* [Source text]
= Beginning of Section =

ACCENT has the second-largest budget out of all the agencies, as well as the largest staff. Chapter 221 of the University of Florida Student Body Statutes outlines the general practices of the Speakers Bureau.

Over 50 student volunteers work with the chairman to bring speakers to the University of Florida. The chairman is required to appoint three vice chairs, but the remainder of the organizational structure is left up to the chairman. Vice chairships, directorships, and assistant directorships range from productions to promotions and every job in between. Applications are usually found on the official website at the beginning of each semester.

== Controversies ==
ACCENT Speakers Bureau has been scrutinized in recent years over the speakers they have brought to campus. In 2022, they announced Josh Richards as a speaker in Summer, but rescheduled his appearance for the Fall. Concerns were raised by students about Richards appearance on campus, as he had faced backlash in 2020 for flashing fans on a live, as reported by the Alligator.

= End of Section =

* [Supplied material]
= Beginning of Section =

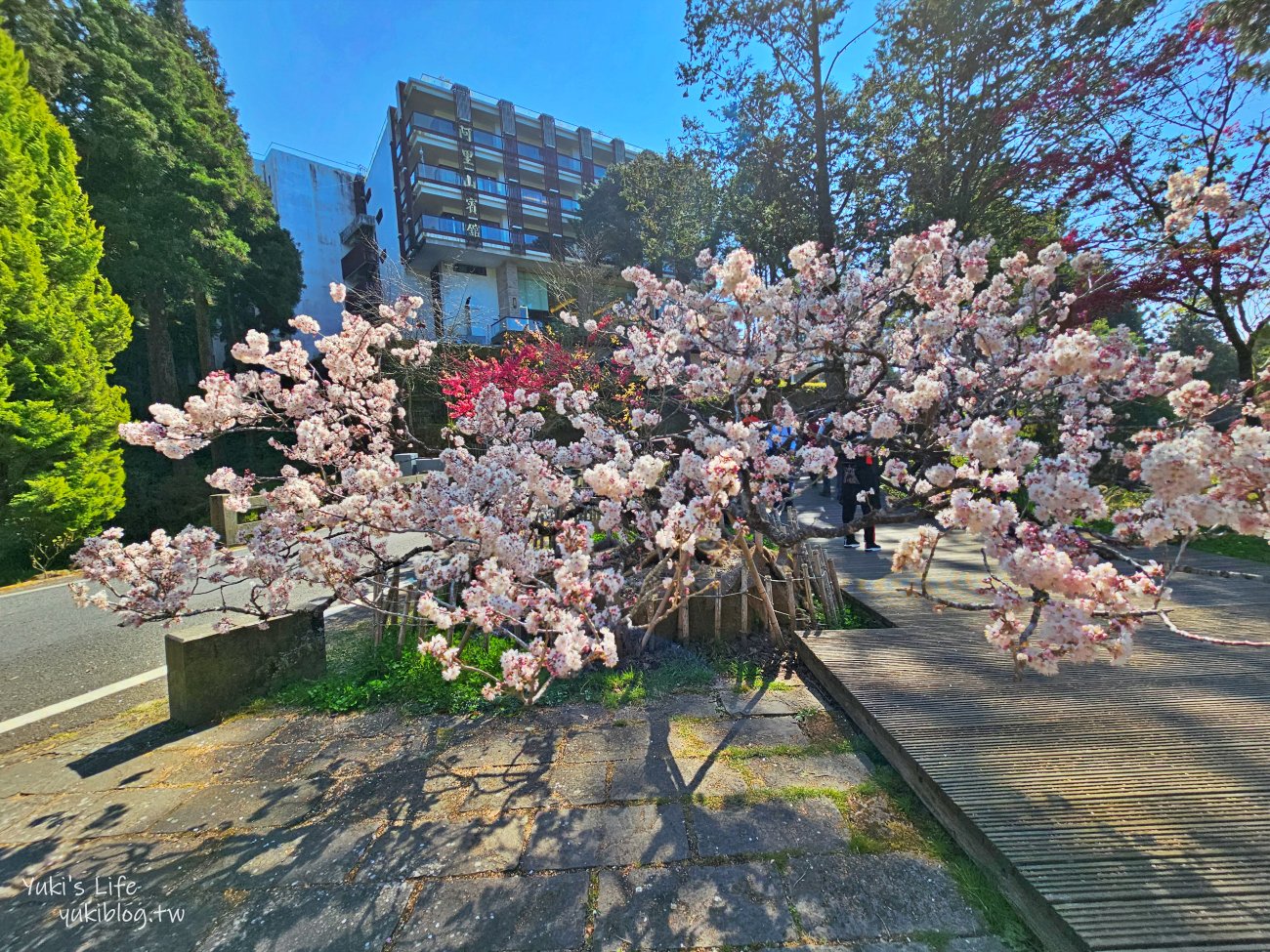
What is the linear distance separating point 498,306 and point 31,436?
18108 millimetres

= End of Section =

* [Required action A]
Output the section of the ACCENT Speakers Bureau text that begins at the words "ACCENT has the" and ends after the words "the Speakers Bureau.", copied word for word.
* [Required action B]
According to the ACCENT Speakers Bureau text, how many vice chairs must the chairman appoint?
* [Required action C]
Resume the ACCENT Speakers Bureau text from its last sentence.

* [Output A]
ACCENT has the second-largest budget out of all the agencies, as well as the largest staff. Chapter 221 of the University of Florida Student Body Statutes outlines the general practices of the Speakers Bureau.

* [Output B]
Three.

* [Output C]
In Spring 2024, ACCENT in partnership with Student Government Productions announced they would be bringing Nelly to perform. Nelly's sexual assault accusations were highlighted as potentially violating the Student Body Law prohibiting ACCENT and Student Government Productions from entering into contracts with organizations or individuals that have committed or have reasonably compelling evidence to believe they have committed an act of sexual violence. This resulted in the Student Senate pursuing a censure resolution against the ACCENT and Student Government Productions Heads, which the Student Senate approved on April 16, 2024.

The agency has also frequently been subject to allegations of capture by a single fraternity, the University of Florida chapter of Alpha Epsilon Pi. Public records have indicated that the majority of chairs of ACCENT have been from the fraternity. This has been part of larger allegations of domination by the campus group Florida Blue Key in student government.